David L Norris wrote:
> On Thu, 2005-10-13 at 13:53 -0700, J. David Boyd wrote:
>
>>Running
>>'swish-e -c xxx -T index_words_only'
>>or
>>'swish-e -c xxx -T parse_words'
>>or anything shows that the words it is finding are garbage. It looks as
>>if the pdftotext code is not running.
>
>
> That's certainly a possibility. Hard to say without an example of how
> you're running the index process, though.
>
Here's another one, based on something I got of the archives
------------------------------------
swish.cfg:
IndexDir c:/xfer/swish
FileFilter .pdf ./lib/swish-e/swish_filter.pl '"%p" "%P"'
------------------------------------
and this outputs, running as 'swish-e -c swish.cfg', from the directory
where I installed SWISH-E
------------------------------------
Indexing Data Source: "File-System"
Indexing "c:/xfer/swish"
Removing very common words...
no words removed.
Writing main index...
Sorting words ...
Sorting 135 words alphabetically
Writing header ...
Writing index entries ...
Writing word text: ...
Writing word text: Complete
Writing word hash: ...
Writing word hash: 10%
Writing word hash: 20%
Writing word hash: 30%
Writing word hash: 40%
Writing word hash: 50%
Writing word hash: 60%
Writing word hash: 70%
Writing word hash: 80%
Writing word hash: 90%
Writing word hash: 100%
Writing word hash: Complete
Writing word data: ...
Writing word data: Complete
135 unique words indexed.
Sorting property: swishdocpath
Sorting property: swishtitle
Sorting property: swishdocsize
Sorting property: swishlastmodified
4 properties sorted.
5 files indexed. 416,599 total bytes. 282 total words.

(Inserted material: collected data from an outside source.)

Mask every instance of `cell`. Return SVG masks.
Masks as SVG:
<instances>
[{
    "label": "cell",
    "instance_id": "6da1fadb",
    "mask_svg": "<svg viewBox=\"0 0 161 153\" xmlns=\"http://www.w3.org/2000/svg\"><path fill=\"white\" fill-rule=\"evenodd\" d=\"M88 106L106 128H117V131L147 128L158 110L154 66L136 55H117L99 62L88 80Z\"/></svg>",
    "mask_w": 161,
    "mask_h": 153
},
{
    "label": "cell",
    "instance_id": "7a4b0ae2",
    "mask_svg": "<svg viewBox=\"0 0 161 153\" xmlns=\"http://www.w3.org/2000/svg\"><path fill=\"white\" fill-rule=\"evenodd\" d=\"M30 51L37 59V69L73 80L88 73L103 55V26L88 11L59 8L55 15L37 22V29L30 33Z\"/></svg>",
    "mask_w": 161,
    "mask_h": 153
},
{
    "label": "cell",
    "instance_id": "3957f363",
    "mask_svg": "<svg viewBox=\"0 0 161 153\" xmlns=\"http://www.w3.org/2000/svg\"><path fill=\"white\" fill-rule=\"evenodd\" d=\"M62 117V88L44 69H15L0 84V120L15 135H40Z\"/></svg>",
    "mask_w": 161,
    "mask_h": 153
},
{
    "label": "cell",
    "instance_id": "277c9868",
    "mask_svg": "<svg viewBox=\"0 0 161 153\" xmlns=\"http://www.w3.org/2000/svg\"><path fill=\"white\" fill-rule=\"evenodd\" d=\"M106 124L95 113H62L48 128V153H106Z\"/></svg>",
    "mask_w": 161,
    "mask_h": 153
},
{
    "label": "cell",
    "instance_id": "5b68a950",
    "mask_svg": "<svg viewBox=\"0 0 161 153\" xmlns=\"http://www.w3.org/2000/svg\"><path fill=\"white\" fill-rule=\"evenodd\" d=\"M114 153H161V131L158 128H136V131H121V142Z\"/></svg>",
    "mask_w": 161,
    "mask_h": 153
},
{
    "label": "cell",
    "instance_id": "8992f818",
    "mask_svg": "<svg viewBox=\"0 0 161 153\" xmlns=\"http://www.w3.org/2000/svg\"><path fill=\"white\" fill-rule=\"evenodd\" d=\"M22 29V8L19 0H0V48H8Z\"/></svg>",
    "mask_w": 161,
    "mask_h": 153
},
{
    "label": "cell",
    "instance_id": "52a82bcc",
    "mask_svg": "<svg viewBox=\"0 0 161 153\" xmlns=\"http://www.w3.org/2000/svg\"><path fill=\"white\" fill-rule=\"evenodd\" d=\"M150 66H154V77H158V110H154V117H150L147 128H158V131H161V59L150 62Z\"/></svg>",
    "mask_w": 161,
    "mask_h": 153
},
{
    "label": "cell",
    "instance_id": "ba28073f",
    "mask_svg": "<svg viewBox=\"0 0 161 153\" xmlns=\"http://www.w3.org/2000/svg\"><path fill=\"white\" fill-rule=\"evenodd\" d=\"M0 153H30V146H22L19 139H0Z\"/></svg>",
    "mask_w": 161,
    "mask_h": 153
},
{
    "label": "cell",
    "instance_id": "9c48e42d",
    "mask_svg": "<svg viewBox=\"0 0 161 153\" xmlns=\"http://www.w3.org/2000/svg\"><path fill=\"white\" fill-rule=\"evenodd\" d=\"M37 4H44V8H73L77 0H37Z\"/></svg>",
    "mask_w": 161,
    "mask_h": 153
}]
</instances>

Elapsed time: 00:00:00 CPU time: 00:00:00
Indexing done!
------------------------------------
However, the only PDF file in the directory being indexed contains 4
words, each on its own line - abercrombie, fitch, sears, roebuck.
I must be doing something wrong.
I can certainly index html files with no problem whatsoever, so I know
the basic program functionality is there.
Received on Fri Oct 14 06:24:46 2005